Task item: Only certain lines below are wanted: those starting at the line containing "site DHP_S3_DWA02, 3-frame burst." and ending at the line containing "common name: domestic cow", both included, each retyped exactly.

Information given:
Segment Open

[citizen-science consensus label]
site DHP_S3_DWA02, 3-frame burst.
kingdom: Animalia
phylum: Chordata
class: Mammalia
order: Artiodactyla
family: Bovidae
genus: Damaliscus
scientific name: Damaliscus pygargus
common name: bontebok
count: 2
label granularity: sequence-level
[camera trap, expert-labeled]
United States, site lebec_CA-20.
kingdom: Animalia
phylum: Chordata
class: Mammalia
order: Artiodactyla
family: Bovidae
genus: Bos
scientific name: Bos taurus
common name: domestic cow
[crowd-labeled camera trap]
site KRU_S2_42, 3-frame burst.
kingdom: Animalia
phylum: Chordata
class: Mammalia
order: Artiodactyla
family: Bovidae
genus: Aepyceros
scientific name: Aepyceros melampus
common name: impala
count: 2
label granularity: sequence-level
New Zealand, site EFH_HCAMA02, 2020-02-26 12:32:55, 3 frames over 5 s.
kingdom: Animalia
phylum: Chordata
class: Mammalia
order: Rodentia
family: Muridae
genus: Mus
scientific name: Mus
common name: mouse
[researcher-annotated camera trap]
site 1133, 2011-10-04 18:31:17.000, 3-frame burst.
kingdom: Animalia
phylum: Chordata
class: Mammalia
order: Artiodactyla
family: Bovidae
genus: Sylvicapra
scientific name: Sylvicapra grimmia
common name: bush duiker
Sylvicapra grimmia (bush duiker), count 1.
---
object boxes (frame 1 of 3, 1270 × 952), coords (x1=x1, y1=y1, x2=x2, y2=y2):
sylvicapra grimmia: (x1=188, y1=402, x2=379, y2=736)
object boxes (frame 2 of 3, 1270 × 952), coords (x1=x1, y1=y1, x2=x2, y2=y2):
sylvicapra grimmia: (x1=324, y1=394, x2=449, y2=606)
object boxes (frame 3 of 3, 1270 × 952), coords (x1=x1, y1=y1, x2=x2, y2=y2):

Segment Closed

Result of this task:
site DHP_S3_DWA02, 3-frame burst.
kingdom: Animalia
phylum: Chordata
class: Mammalia
order: Artiodactyla
family: Bovidae
genus: Damaliscus
scientific name: Damaliscus pygargus
common name: bontebok
count: 2
label granularity: sequence-level
[camera trap, expert-labeled]
United States, site lebec_CA-20.
kingdom: Animalia
phylum: Chordata
class: Mammalia
order: Artiodactyla
family: Bovidae
genus: Bos
scientific name: Bos taurus
common name: domestic cow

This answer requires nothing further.